2023年3月19日日曜日

ハインライン「ダブル・スター」(1956)

ロバート・A・ハインライン「ダブル・スター」(1956)を森下弓子訳1994年創元SF文庫版で読む。ヒューゴー賞を受賞した「太陽系帝国の危機」を改題したもの。
DOUBLE STAR by Rober A. Heinlein 1956
形態模写芸人俳優ロレンゾ・スマイズは酒場で飲んでると、そこに一目でスペースマンだとわかる男がやってくる。話をするとスペースマンのダク・ブロードベントから仕事の依頼。ロレンゾが吹っ掛けた金額を即受けいれるとか、急を要する仕事か?

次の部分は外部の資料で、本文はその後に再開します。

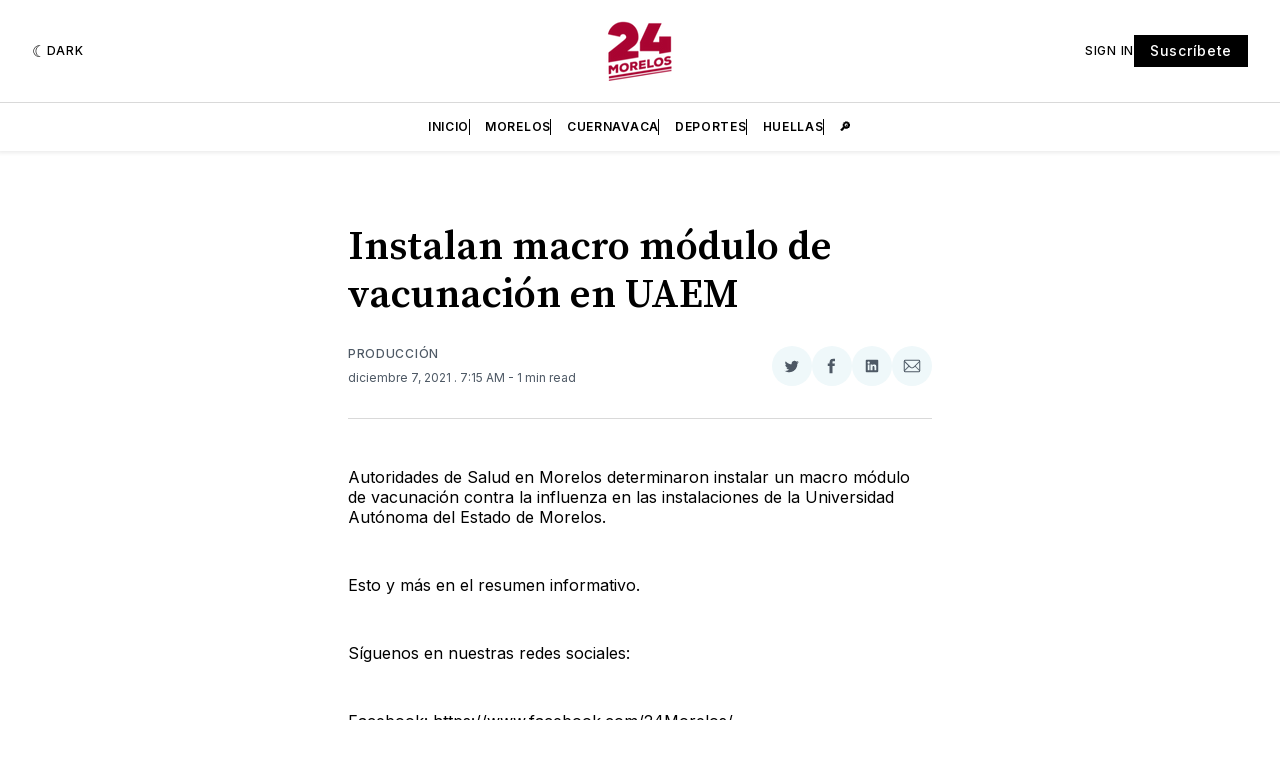

--- FILE ---
content_type: text/html; charset=utf-8
request_url: https://www.google.com/recaptcha/api2/aframe
body_size: 266
content:
<!DOCTYPE HTML><html><head><meta http-equiv="content-type" content="text/html; charset=UTF-8"></head><body><script nonce="zn2iokg9984PX28fkmktJQ">/** Anti-fraud and anti-abuse applications only. See google.com/recaptcha */ try{var clients={'sodar':'https://pagead2.googlesyndication.com/pagead/sodar?'};window.addEventListener("message",function(a){try{if(a.source===window.parent){var b=JSON.parse(a.data);var c=clients[b['id']];if(c){var d=document.createElement('img');d.src=c+b['params']+'&rc='+(localStorage.getItem("rc::a")?sessionStorage.getItem("rc::b"):"");window.document.body.appendChild(d);sessionStorage.setItem("rc::e",parseInt(sessionStorage.getItem("rc::e")||0)+1);localStorage.setItem("rc::h",'1769877768735');}}}catch(b){}});window.parent.postMessage("_grecaptcha_ready", "*");}catch(b){}</script></body></html>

ホテルでゆっくり交渉しようと思ったら敵からの襲撃。急いで逃げようとしたらロレンゾは準備もないまま火星へ連れていかれる。ロレンゾに与えられた仕事は誘拐された太陽系帝国のボンフォート元首相(野党党首)の替え玉。なんか、展開が黒澤明「影武者」みたい。
ロレンゾは必死でボンフォートの動きと喋りを習得。言語も習得。

50年代のSF作品は地球人類が火星人と一緒に太陽系帝国を形成したいるような数千年未来でもケータイスマホは想像の範囲になかったようだ。この作品でも急な連絡はバーのマスターから呼び出されブースで応答。
あと、主人公ロレンゾは火星人とその体臭に恐怖と嫌悪感を抱いている。それでは仕事がままならない。その対処法が催眠術で笑った。火星人の体臭が香水の匂いに感じるように暗示。

中盤でボンフォートは廃人同然で発見。ロレンゾは首相就任。そして皇帝に拝謁。どうするどうなる?
共和制アメリカ合衆国に生れたハインラインの描く立憲君主制国家の政治劇。読んでいてあまりSF作品を感じないかもしれない。